Look through the data that follows and say how many of its lines contain "site", giving the number only.

*** MATERIAL PROVIDED Section Begins ***

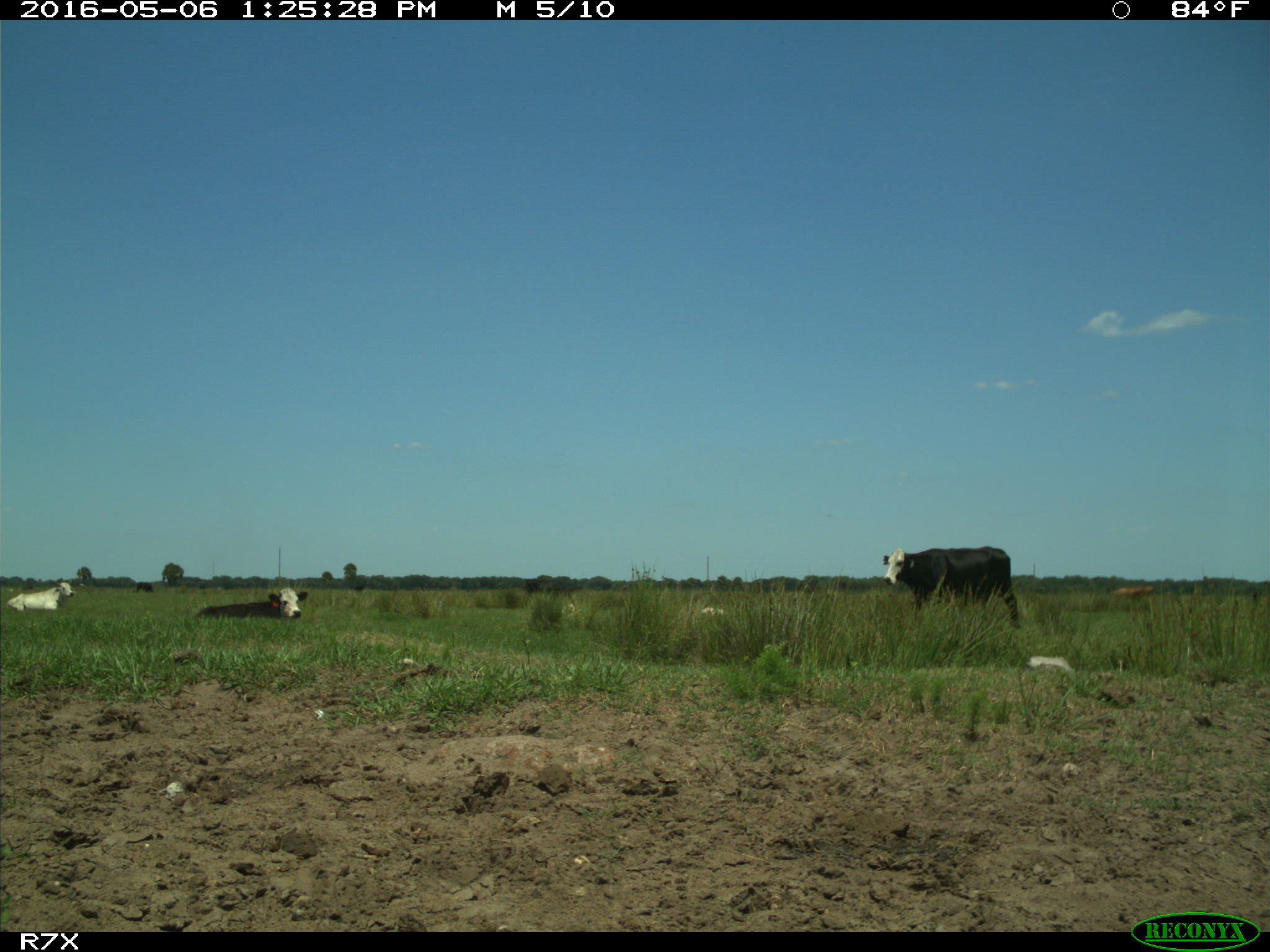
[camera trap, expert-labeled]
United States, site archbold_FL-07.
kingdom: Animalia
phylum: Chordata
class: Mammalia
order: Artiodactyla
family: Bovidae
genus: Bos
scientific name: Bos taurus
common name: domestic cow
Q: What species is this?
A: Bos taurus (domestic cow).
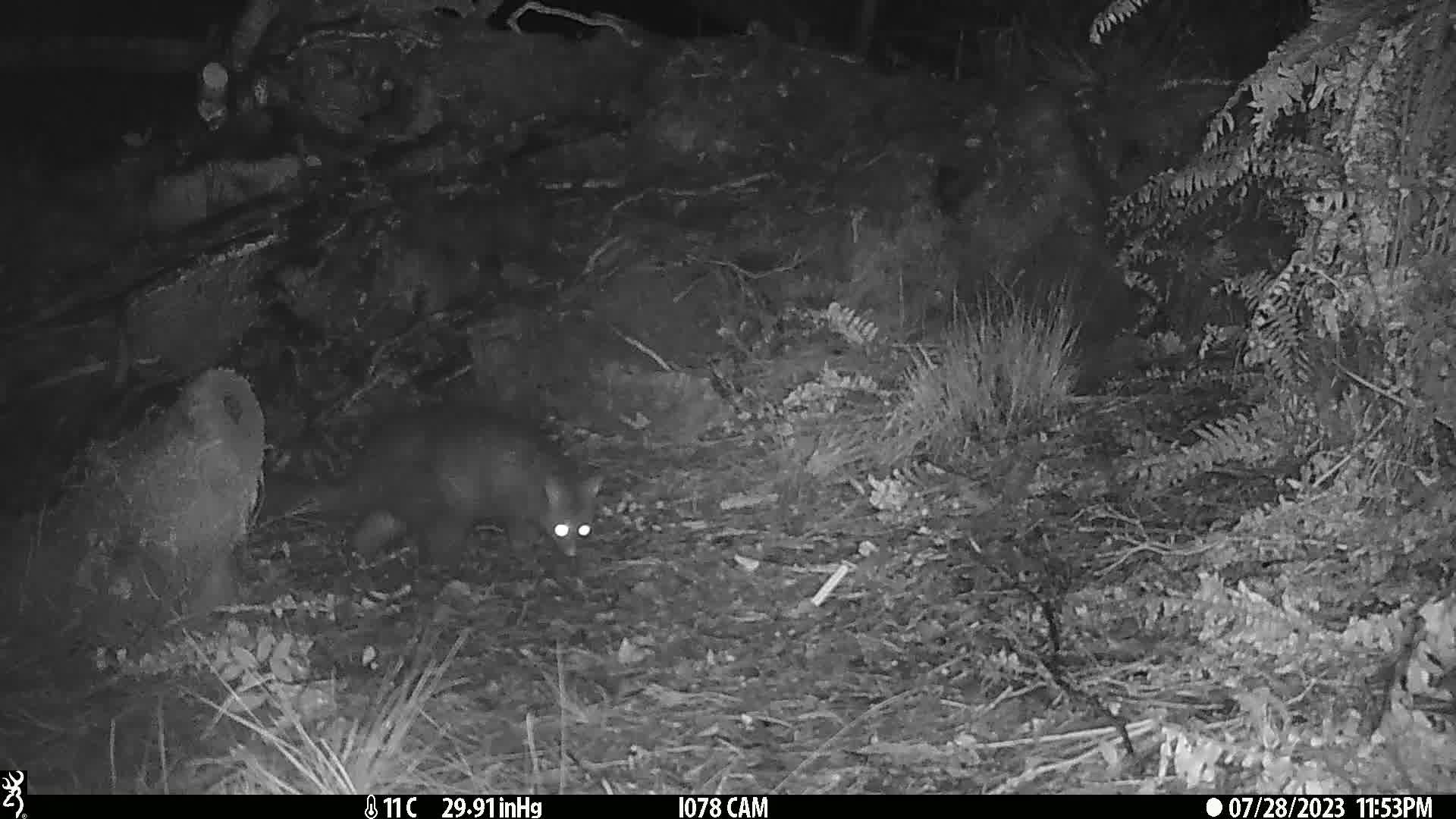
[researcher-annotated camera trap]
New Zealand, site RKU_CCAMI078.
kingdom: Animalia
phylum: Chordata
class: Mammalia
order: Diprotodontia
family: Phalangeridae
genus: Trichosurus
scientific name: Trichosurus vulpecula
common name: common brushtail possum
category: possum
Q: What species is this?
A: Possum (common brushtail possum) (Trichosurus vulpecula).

*** MATERIAL PROVIDED Section Ends ***
*** MATERIAL PROVIDED Section Begins ***

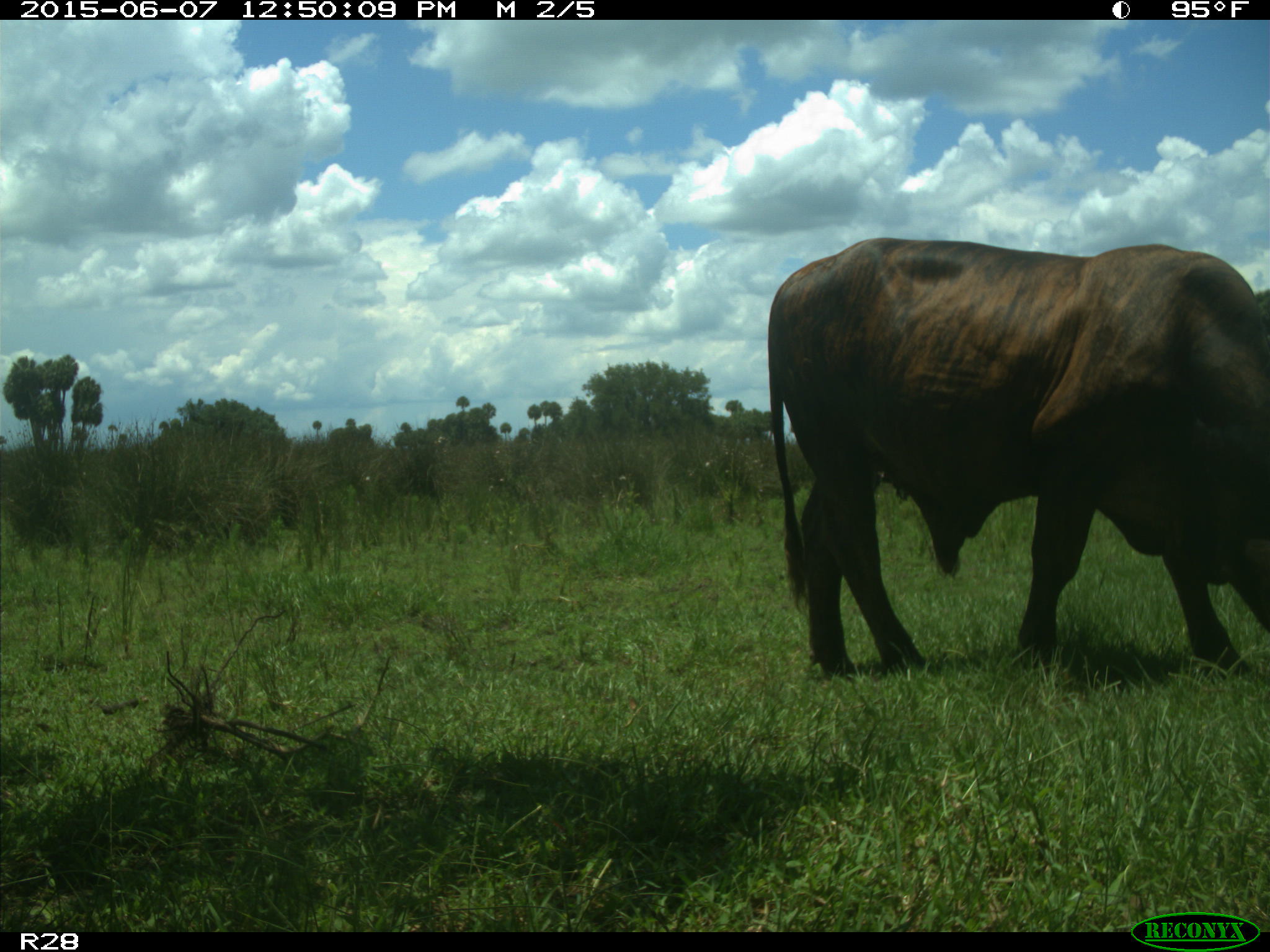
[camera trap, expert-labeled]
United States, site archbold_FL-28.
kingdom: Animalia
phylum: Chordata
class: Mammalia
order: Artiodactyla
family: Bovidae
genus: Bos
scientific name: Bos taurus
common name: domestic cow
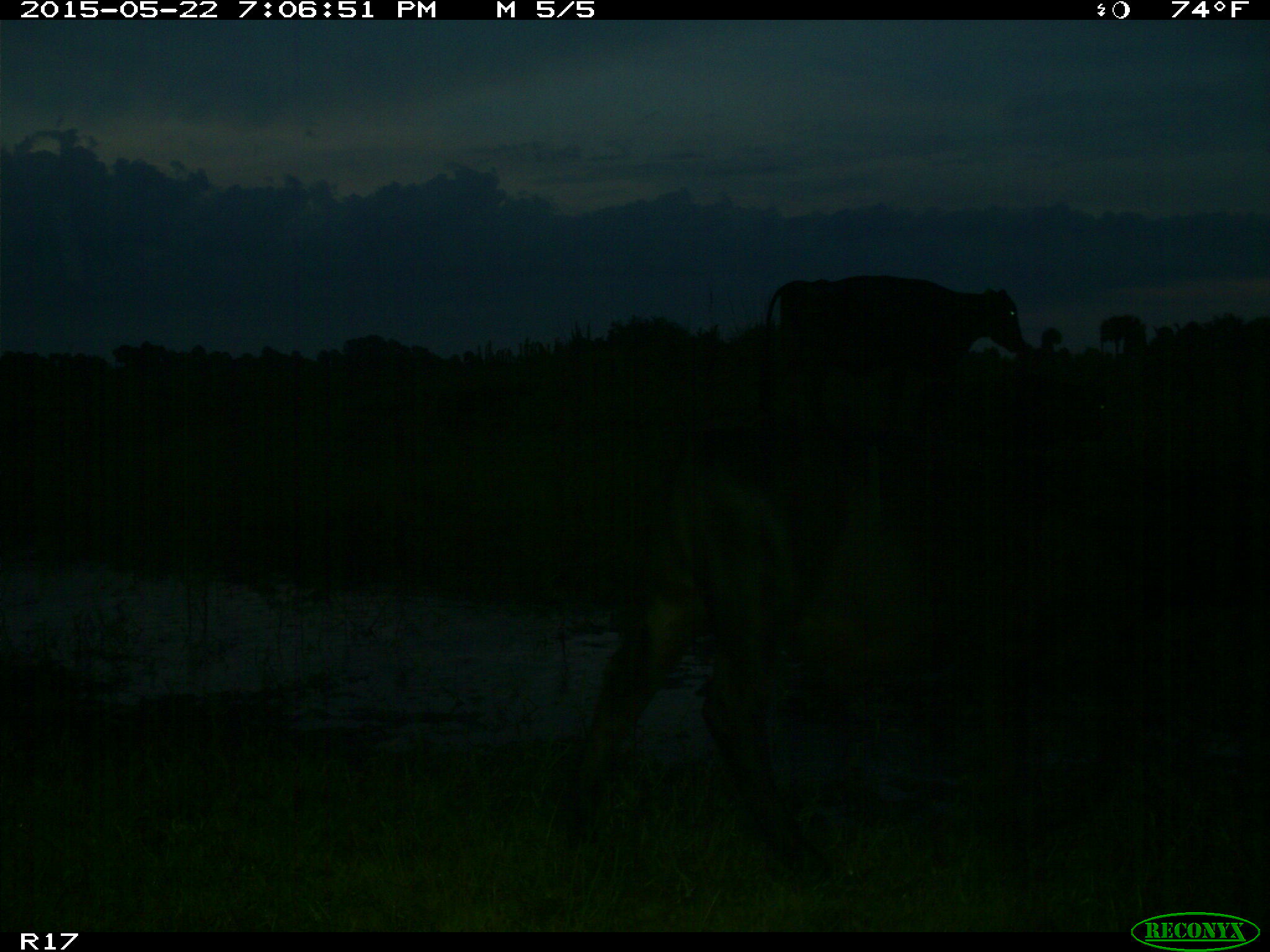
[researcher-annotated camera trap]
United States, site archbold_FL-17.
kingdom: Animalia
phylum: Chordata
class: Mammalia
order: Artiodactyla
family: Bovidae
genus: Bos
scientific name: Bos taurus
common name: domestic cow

*** MATERIAL PROVIDED Section Ends ***

> [SOLUTION TO THIS TASK]: 4